The report suggests that the greater use of Administrative Monetary Penalties (AMPs) as permitted by the Municipal Act could yield greater savings and efficiencies in the court system.  An AMP system generally imposes a fine at the time of infraction (as opposed to a fine which is imposed after a guilty plea or court conviction) and provides for dispute resolution by an independent administrator (rather than a court).

Currently only the Cities of Oshawa and Vaughan use an AMP system.  Vaughan has realised significant streamlining and efficiencies in pursuing this alternative.  The report recommends mandating the broader municipal use of an AMP system after a 3 year delay and amendments to the Municipal Act to include the improper use of disabled parking spaces as an AMP recoverable infraction.  It also suggests exploring using the AMP system for some offences under the Highway Traffic Act.  The Commission concludes that such changes would be constitutional.  AMO will discuss these recommendations with the Ministry of the Attorney General.

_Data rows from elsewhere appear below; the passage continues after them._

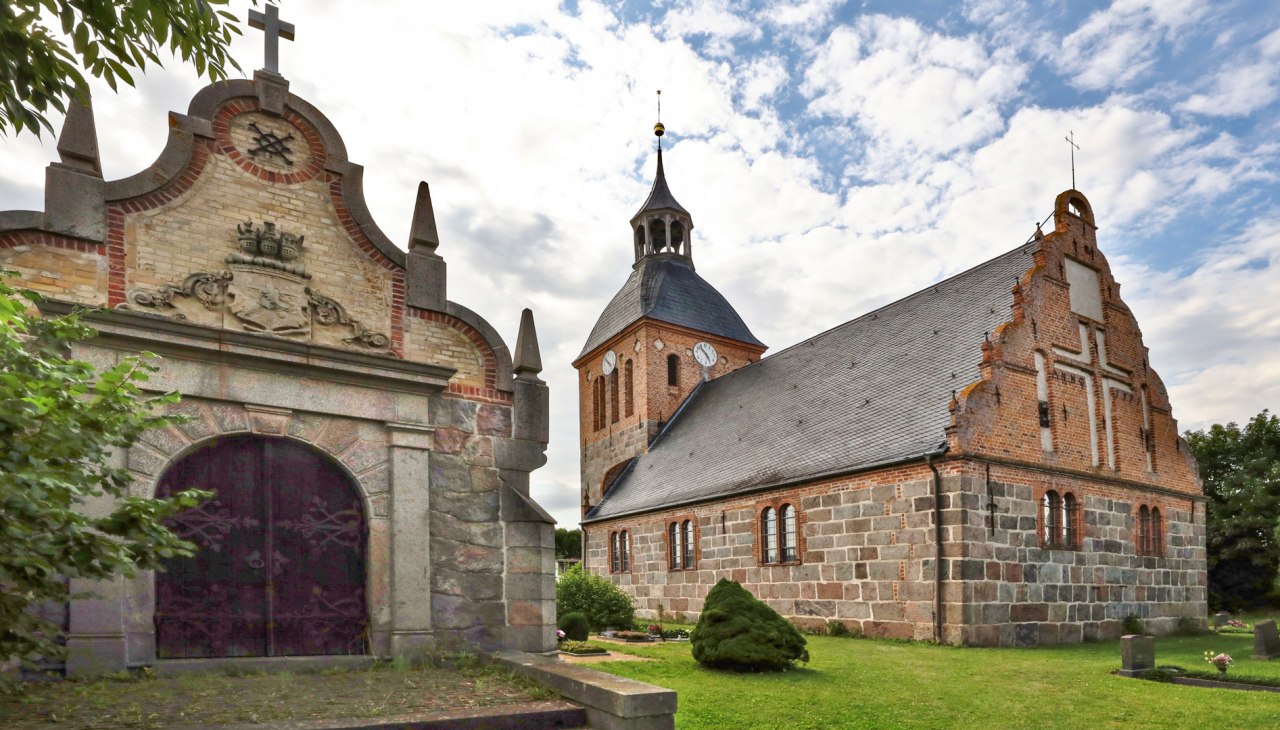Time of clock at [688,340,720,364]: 4:52
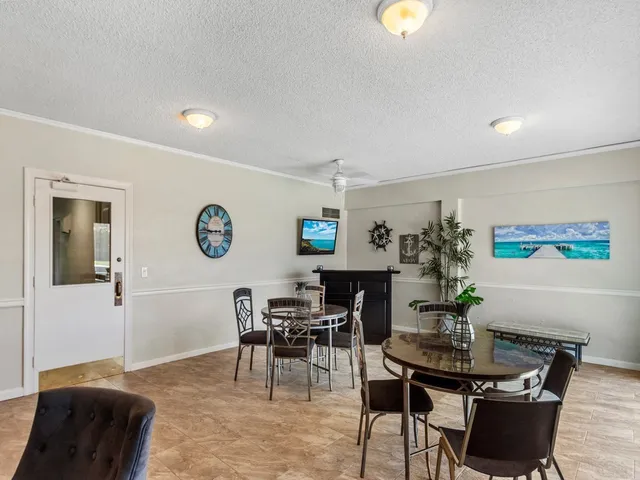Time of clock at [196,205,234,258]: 8:45
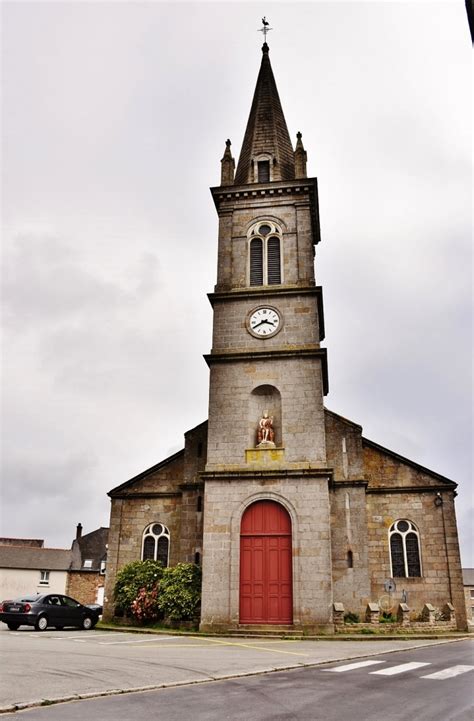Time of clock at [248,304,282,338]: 3:40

Unpaid fines (Recommendations 38, 44)

The report draws attention to a key advocacy issue of AMO.  It notes some of the new enforcement tools granted to municipalities in 2009 but points out, “they may be of limited assistance.”  AMO estimates that $1 million in fines go unpaid each week in Ontario.  The report points out that in the other provinces, agreements with the federal government ensure unpaid fines are deducted from income tax refunds and GST rebates.  It raises concern that such a policy here could affect low-income Ontarians.  The report is silent on the effects of this fine enforcement technique on the low-income populations of Saskatchewan and Alberta where such programs already exist.   

AMO has argued for several years that the efficacy of existing methods of fine enforcement (including refusing vehicle licence plate and driver’s licence renewals) could be greatly improved with better inter-ministry and inter-jurisdictional information sharing.  The report suggests that the full list of recommendations made in 2009 by the POA Streamlining Review be reconsidered for implementation.  AMO looks forward to discussing all improvements to fine enforcement with the Ministry of the Attorney General and other ministries.

Ontario Association of Police Service Boards (OAPSB)

The second report has been prepared by the Ontario Association of Police Service Boards. The OAPSB recommends the Government of Ontario:

  • Provide better data for better decision-making
  • Improve inter-ministry collaboration and information sharing
  • Embrace stakeholders, by holding regular discussion forums and acting on their suggestions
  • Allow courts to assess ability to pay, and offer alternative sentences
  • Provide better “customer” service to those persons paying fines
  • Provide more “carrots and sticks,” including discounts for early fine payment, stiffer late
  • penalties, and payments in accordance with the chronological order of sentencing
  • Help municipalities to follow up on outstanding fines (“ask them, and they might pay”)
  • Institute stronger, meaningful collection sanctions for fine defaulters, including broader driver’s licence and licence plate denial, vehicle impoundment, and garnishment of income tax refunds


AMO will continue to lobby the province for improvements to the fine collection and enforcement system.  It is an issue of fundamental importance to the rule of law and the administration of justice in Ontario.  AMO is encouraged by the Premier’s statements at the August Conference and again recently in the media regarding the government’s commitment to improving fine collection.  AMO President Gary McNamara will be discussing the issue with the Attorney General and the Minister of Municipal Affairs and Housing in the near future.